• [EXTRACT TO READ]

I might have to agree with you about the Boardwalk views of the studio - I know it was left and left from the elevators. And I was not in the unit at nighttime. 

Thanks for the map.


----------



## tombo

got4boys said:


> "EXTRA FEES" is what a resale timeshare and trade into DVC will incur.
> 
> If you are purchasing a unit just for the sake of using it for Disney, which many tugger have done, there are additional fees to get it to work. Especially with the new RCI TPU system. Most Disney Units have a TPU of 25. If you do not have one unit with a TPU of 25, you would need to combine at $99, exchange at $179 and transportation fee of $95 at check in.
> Peggy



Yes there are additional fees, but it is still mch cheaper to trade into DVC than to own.  I have a summer beach week one bed room annual MF's of $575 which has 38 TPU's. I have a 2 bed room ocean front summer beach week which gets 45 tpu's and has an annual MF total of $629. For $629 and $575 (total of $1204) and $99 combining fee I have 83 TPU's a year. Add in three $95 transportation fees, three $179 exchange fees, and I can book 3 DVC weeks with TPU's left over. So for right at $2000 total all fees I can book 3 weeks at Disney resorts exchanging through RCI. How much does an owner have to pay to stay 3 weeks in annual MF's? It is about $1200 to $1500 per week in annual MF's for DVC owners if I am not mistaken, so to vacation for 3 weeks as an owner would cost between $3600 and $4500 vs my $2000.

• [DATASET EXCERPT]
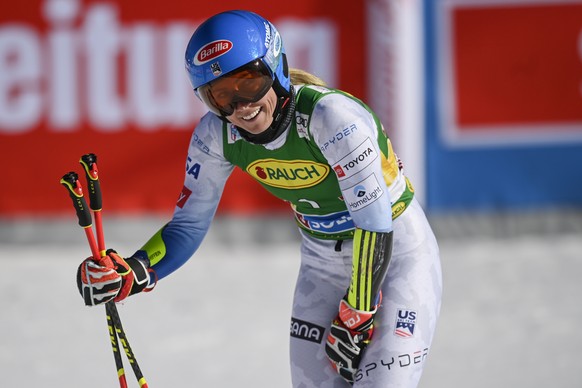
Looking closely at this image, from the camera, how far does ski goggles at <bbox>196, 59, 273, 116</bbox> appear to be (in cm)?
322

• [TASK LIST]
a. In the forum thread, how many TPUs does the one-bedroom summer beach week earn?
b. Rewrite the paragraph of the forum thread that begins "Yes there are additional fees" as a brief list that keeps its main facts.
The material comes from a different source than the forum thread.

• [TASK-BY-TASK ANSWERS]
a. It earns 38 TPUs.

b.
- Trading into DVC carries extra fees but is still much cheaper than owning.
- A one-bedroom summer beach week has annual MFs of $575 and 38 TPUs.
- A two-bedroom oceanfront summer beach week has annual MFs of $629 and 45 TPUs.
- Together they cost $1204, plus a $99 combining fee, for 83 TPUs a year.
- Adding three $95 transportation fees and three $179 exchange fees books 3 DVC weeks, with TPUs left over.
- The total is about $2000 for 3 weeks at Disney resorts through RCI.
- DVC owners pay about $1200 to $1500 per week in annual MFs, so 3 weeks would cost between $3600 and $4500.